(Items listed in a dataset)

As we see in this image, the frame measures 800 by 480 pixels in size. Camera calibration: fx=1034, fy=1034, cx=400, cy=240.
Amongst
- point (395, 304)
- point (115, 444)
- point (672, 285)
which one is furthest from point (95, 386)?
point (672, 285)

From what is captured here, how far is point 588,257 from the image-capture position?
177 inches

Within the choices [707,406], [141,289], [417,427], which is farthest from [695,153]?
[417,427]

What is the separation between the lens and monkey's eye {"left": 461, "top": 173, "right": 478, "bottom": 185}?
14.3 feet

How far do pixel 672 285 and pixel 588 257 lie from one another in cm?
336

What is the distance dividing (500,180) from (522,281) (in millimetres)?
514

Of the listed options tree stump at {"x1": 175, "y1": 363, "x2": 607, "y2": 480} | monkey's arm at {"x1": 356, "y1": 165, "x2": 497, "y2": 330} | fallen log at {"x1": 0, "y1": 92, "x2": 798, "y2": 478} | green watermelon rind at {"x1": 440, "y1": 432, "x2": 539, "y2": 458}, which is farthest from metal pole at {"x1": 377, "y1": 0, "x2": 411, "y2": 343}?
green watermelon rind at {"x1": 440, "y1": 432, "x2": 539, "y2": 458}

◆ Task prompt
Copy every row above word for word, leaving nothing out.

◆ Right answer
As we see in this image, the frame measures 800 by 480 pixels in size. Camera calibration: fx=1034, fy=1034, cx=400, cy=240.
Amongst
- point (395, 304)
- point (115, 444)
- point (672, 285)
which one is furthest from point (95, 386)?
point (672, 285)

From what is captured here, how far is point 588,257 from the image-capture position?
177 inches

Within the choices [707,406], [141,289], [417,427], which is farthest from [695,153]?
[417,427]

What is the separation between the lens and monkey's eye {"left": 461, "top": 173, "right": 478, "bottom": 185}?
14.3 feet

How far do pixel 672 285 and pixel 588 257 lie from one another in cm?
336

What is the distance dividing (500,180) from (522,281) (in millimetres)?
514

Of the listed options tree stump at {"x1": 175, "y1": 363, "x2": 607, "y2": 480} | monkey's arm at {"x1": 356, "y1": 165, "x2": 497, "y2": 330} | fallen log at {"x1": 0, "y1": 92, "x2": 798, "y2": 478} | green watermelon rind at {"x1": 440, "y1": 432, "x2": 539, "y2": 458}, which is farthest from metal pole at {"x1": 377, "y1": 0, "x2": 411, "y2": 343}?
green watermelon rind at {"x1": 440, "y1": 432, "x2": 539, "y2": 458}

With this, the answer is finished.